*Source*:

Starch is a mixture of two macromolecular α-glucans, linear amylose and branched amylopectin^[5]. The use of starch as a biopolymer for films production is based on its chemical, physical and functional properties of amylose to form gels and its ability to form films. The amylose molecules in solution, due to their linearity, tend to oriented parallel and to form hydrogen bonds between hydroxyls of adjacent polymers^[6].

The granular starch has no thermoplastic characteristics^[6]. To obtain a thermoplastic material, its semi-crystalline granular structure needs to be destroyed to give a homogeneous and essentially amorphous polymeric matrix^[1]. The concomitant changes of measurable properties, such as viscosity, crystallinity and size variation of starch granules, have been used to detect the extent of starch modification^[7].

The starch modification process may be performed using equipment such as extruders, injection molding, cylinders, internal mixers and others^[8].

*Entries supplied*:
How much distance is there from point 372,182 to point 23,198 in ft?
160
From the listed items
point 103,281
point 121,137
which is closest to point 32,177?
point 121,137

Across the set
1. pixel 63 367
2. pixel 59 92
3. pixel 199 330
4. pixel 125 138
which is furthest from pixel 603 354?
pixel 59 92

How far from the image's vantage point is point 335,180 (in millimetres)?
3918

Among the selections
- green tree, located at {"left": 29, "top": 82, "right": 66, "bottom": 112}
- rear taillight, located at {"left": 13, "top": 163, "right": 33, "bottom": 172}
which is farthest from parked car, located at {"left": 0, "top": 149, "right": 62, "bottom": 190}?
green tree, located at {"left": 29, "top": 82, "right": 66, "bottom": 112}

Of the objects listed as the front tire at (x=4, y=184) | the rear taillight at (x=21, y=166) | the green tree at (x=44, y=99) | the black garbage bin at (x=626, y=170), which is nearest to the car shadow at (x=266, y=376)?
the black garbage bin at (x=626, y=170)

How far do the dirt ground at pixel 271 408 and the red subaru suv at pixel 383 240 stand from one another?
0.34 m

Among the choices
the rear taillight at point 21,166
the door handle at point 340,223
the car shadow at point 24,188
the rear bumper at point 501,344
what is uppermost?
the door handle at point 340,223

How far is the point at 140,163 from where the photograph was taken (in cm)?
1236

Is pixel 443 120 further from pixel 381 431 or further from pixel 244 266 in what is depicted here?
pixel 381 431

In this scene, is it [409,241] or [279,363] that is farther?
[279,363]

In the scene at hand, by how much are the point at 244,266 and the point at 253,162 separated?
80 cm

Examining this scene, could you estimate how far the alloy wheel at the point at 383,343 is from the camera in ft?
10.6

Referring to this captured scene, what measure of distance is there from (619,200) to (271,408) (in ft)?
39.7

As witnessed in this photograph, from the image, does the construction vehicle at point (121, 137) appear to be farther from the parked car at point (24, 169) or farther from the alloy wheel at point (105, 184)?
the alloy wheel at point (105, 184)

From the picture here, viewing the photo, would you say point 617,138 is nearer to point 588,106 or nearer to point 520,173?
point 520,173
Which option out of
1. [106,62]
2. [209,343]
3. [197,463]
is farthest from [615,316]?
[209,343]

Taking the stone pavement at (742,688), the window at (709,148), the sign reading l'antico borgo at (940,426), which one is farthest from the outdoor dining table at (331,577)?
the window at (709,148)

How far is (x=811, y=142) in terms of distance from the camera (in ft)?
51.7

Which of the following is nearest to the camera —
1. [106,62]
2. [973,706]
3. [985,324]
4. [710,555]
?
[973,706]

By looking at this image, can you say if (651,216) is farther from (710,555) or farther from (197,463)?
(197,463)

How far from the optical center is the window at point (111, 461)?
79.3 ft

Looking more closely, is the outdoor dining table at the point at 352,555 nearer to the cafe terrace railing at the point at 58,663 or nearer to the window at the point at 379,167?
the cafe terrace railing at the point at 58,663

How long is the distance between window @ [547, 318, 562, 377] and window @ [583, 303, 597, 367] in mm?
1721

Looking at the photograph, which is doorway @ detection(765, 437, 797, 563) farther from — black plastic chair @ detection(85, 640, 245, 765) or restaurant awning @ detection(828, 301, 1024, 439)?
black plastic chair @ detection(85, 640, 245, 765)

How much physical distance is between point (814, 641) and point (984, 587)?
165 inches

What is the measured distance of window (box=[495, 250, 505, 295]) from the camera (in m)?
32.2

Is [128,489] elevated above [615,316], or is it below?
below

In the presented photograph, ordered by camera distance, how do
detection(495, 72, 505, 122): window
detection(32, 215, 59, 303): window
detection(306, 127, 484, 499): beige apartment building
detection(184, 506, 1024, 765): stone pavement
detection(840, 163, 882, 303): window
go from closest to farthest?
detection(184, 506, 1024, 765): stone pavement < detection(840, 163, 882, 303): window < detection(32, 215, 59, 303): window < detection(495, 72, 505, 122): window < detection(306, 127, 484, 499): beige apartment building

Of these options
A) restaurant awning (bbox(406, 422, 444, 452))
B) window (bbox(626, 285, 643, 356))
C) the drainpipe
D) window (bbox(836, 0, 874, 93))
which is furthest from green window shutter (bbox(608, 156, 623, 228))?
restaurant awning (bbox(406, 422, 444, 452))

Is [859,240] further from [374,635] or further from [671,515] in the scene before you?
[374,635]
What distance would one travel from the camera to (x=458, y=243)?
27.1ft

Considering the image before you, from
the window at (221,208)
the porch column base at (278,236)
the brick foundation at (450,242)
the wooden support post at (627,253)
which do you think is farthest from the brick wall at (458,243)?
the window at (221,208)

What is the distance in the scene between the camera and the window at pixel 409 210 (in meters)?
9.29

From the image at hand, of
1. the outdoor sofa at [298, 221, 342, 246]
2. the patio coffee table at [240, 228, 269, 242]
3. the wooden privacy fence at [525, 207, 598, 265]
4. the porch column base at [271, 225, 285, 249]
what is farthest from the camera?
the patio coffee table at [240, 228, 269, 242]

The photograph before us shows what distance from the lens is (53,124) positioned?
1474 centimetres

*Exercises to complete*:
A – What equipment does the starch passage list for carrying out starch modification?
B – Pick out every line of the records that contains the string "column". Case counts.
The records have no connection to the starch passage.

*Responses in order*:
A – Extruders, injection molding, cylinders, and internal mixers.

B –
the porch column base at (278,236)
4. the porch column base at [271, 225, 285, 249]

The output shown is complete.